EXCERPT PROVIDED —
* BEGIN *

[ 
https://issues.apache.org/jira/browse/KAFKA-12495?page=com.atlassian.jira.plugin.system.issuetabpanels:all-tabpanel
 ]

Luke Chen updated KAFKA-12495:
------------------------------
    Description: 
In Kafka Connect, we implement incremental cooperative rebalance algorithm 
based on KIP-415 
([https://cwiki.apache.org/confluence/display/KAFKA/KIP-415%3A+Incremental+Cooperative+Rebalancing+in+Kafka+Connect)|https://cwiki.apache.org/confluence/display/KAFKA/KIP-415%3A+Incremental+Cooperative+Rebalancing+in+Kafka+Connect].
 However, we have a bad assumption in the algorithm implementation, which is: 
after revoking rebalance completed, the member(worker) count will be the same 
as the previous round of reblance.

 

Let's take a look at the example in the KIP-415:

!image-2021-03-18-15-07-27-103.png|width=441,height=556!

It works well for most cases. But what if W4 added after 1st rebalance 
completed and before 2nd rebalance started? Let's see what will happened? Let's 
see this example: (we'll use 10 tasks here):

 
{code:java}
Initial group and assignment: W1([AC0, AT1, AT2, AT3, AT4, AT5, BC0, BT1, BT2, 
BT4, BT4, BT5])
Config topic contains: AC0, AT1, AT2, AT3, AT4, AT5, BC0, BT1, BT2, BT4, BT4, 
BT5
W1 is current leader
W2 joins with assignment: []
Rebalance is triggered
W3 joins while rebalance is still active with assignment: []
W1 joins with assignment: [AC0, AT1, AT2, AT3, AT4, AT5, BC0, BT1, BT2, BT4, 
BT4, BT5]
W1 becomes leader
W1 computes and sends assignments:
W1(delay: 0, assigned: [AC0, AT1, AT2, AT3], revoked: [AT4, AT5, BC0, BT1, BT2, 
BT4, BT4, BT5])

* END *

EXERCISES —
a. According to the KAFKA-12495 issue description, what bad assumption does the algorithm implementation make?
b. List every worker named in the KAFKA-12495 issue description.
c. Extend the KAFKA-12495 issue description, picking up right after the last line shown.
The material after this point has no connection to the KAFKA-12495 issue description.

DATA SHOWN —
* BEGIN *

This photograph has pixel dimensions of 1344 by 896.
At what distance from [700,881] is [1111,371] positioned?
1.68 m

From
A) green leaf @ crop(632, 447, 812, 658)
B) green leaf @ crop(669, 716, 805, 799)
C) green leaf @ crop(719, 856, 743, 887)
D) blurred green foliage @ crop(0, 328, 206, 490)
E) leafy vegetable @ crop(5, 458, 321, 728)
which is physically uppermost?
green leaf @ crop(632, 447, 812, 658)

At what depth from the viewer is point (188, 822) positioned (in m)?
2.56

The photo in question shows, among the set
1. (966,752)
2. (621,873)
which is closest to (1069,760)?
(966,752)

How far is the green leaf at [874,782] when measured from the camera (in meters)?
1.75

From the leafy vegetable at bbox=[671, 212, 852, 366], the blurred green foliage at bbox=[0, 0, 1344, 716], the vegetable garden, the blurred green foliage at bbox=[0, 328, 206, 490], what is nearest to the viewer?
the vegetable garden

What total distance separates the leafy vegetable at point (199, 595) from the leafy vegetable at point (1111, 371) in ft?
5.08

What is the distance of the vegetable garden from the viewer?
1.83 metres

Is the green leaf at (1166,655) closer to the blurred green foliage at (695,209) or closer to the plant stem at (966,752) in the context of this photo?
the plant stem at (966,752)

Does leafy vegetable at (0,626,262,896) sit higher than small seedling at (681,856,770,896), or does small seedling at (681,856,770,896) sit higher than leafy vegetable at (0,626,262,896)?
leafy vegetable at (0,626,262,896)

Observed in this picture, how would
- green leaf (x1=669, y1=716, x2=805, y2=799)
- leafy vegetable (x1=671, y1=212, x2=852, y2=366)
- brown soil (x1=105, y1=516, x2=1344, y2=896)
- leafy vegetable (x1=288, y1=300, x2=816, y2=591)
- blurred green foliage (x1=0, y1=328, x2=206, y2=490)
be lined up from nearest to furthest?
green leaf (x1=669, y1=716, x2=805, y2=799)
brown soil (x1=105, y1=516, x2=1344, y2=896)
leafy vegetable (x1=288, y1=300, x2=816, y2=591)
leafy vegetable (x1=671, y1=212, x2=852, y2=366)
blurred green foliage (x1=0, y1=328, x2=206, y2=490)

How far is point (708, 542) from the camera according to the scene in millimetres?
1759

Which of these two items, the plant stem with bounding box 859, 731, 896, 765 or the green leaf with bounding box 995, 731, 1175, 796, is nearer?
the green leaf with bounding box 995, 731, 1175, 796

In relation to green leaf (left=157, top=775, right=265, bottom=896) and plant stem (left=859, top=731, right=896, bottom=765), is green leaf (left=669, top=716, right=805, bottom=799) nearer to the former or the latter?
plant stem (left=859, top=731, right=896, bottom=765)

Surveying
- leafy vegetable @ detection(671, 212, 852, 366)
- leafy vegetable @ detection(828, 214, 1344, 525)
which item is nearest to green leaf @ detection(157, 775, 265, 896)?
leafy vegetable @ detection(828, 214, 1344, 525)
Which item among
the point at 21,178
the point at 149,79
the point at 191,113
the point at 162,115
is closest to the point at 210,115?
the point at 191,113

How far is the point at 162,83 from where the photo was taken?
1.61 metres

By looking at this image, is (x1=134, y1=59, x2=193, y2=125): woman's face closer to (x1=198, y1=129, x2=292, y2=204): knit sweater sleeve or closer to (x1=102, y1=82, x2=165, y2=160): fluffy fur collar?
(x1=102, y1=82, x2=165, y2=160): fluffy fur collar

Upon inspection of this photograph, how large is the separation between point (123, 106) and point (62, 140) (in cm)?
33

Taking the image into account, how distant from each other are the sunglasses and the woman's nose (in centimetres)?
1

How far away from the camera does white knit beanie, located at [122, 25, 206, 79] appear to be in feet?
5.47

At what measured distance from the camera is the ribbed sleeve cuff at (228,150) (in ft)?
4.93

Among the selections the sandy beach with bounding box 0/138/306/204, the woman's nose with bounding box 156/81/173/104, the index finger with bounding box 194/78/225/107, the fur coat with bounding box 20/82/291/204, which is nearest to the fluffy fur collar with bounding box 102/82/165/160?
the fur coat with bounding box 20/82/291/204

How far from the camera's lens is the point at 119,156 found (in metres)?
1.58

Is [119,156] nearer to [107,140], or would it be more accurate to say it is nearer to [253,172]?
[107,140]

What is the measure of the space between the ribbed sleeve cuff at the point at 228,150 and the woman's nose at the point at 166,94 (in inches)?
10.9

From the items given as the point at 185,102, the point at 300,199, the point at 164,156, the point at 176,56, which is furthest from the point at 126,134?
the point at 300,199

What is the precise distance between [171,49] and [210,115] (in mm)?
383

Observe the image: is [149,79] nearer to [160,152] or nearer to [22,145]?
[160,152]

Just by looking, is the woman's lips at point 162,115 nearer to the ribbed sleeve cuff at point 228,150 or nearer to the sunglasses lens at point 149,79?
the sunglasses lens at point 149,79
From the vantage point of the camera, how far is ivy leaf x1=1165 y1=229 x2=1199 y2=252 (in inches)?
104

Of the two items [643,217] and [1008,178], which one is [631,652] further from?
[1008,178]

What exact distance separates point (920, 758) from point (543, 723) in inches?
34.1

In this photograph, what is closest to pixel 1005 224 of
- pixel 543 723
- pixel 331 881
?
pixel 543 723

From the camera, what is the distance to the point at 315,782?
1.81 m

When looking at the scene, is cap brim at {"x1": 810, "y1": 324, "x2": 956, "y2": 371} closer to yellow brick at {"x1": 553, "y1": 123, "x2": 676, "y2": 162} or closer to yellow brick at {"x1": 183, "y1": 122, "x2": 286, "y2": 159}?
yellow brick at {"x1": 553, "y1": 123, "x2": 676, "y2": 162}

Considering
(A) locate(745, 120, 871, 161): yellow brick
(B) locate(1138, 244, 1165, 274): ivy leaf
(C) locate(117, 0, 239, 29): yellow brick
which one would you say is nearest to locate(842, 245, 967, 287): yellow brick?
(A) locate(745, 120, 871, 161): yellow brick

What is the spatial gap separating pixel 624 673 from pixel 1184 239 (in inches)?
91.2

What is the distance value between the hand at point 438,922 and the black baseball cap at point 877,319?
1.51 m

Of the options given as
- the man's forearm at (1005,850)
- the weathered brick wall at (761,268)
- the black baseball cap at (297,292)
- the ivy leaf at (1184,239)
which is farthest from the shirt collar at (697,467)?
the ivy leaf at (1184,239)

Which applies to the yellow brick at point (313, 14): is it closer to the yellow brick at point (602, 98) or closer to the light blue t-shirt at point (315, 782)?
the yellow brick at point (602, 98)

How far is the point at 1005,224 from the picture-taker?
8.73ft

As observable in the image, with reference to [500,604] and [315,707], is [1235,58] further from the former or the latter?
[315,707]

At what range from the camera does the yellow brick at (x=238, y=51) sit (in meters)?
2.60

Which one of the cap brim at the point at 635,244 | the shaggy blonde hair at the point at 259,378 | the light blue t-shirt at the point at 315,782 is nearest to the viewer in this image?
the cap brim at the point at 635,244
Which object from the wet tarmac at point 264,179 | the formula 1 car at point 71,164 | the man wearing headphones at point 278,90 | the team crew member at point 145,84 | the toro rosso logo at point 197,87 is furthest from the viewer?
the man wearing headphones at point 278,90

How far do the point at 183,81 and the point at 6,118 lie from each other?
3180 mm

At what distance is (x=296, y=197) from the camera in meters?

* END *

OUTPUTS IN ORDER —
a. It assumes that after the revoking rebalance completes, the member (worker) count will be the same as in the previous round of rebalance.

b. W1, W2, W3, W4

c.
W2(delay: 0, assigned: [], revoked: [])
W3(delay: 0, assigned: [], revoked: [])

W1 stops revoked resources
W1 rejoins with assignment: [AC0, AT1, AT2, AT3]
Rebalance is triggered
W2 joins with assignment: []
W3 joins with assignment: []

// one more member joined
W4 joins with assignment: []
W1 becomes leader
W1 computes and sends assignments:

// We assigned all the previous revoked Connectors/Tasks to the new member, and 
didn't revoke any more C/T in this round, which cause unbalanced distribution
W1(delay: 0, assigned: [AC0, AT1, AT2, AT3], revoked: [])
W2(delay: 0, assigned: [AT4, AT5, BC0], revoked: [])
W2(delay: 0, assigned: [BT1, BT2, BT4], revoked: [])
W2(delay: 0, assigned: [BT4, BT5], revoked: [])
{code}
Because we didn't allow to do consecutive revoke in two consecutive rebalances, 
we will have this uneven distribution under this situation. We should allow 
consecutive rebalance to have another round of revocation to revoke the C/T to 
the other members in this case.

expected:
{code:java}
Initial group and assignment: W1([AC0, AT1, AT2, AT3, AT4, AT5, BC0, BT1, BT2, 
BT4, BT4, BT5])
Config topic contains: AC0, AT1, AT2, AT3, AT4, AT5, BC0, BT1, BT2, BT4, BT4, 
BT5
W1 is current leader
W2 joins with assignment: []
Rebalance is triggered
W3 joins while rebalance is still active with assignment: []
W1 joins with assignment: [AC0, AT1, AT2, AT3, AT4, AT5, BC0, BT1, BT2, BT4, 
BT4, BT5]
W1 becomes leader
W1 computes and sends assignments:
W1(delay: 0, assigned: [AC0, AT1, AT2, AT3], revoked: [AT4, AT5, BC0, BT1, BT2, 
BT4, BT4, BT5])
W2(delay: 0, assigned: [], revoked: [])
W3(delay: 0, assigned: [], revoked: [])

W1 stops revoked resources
W1 rejoins with assignment: [AC0, AT1, AT2, AT3]
Rebalance is triggered
W2 joins with assignment: []
W3 joins with assignment: []

// one more member joined
W4 joins with assignment: []
W1 becomes leader
W1 computes and sends assignments:

// We assigned all the previous revoked Connectors/Tasks to the new member, 
**and also revoke some C/T** 
W1(delay: 0, assigned: [AC0, AT1, AT2], revoked: [AT3])
W2(delay: 0, assigned: [AT4, AT5, BC0], revoked: [])
W3(delay: 0, assigned: [BT1, BT2, BT4], revoked: [])
W4(delay: 0, assigned: [BT4, BT5], revoked: [])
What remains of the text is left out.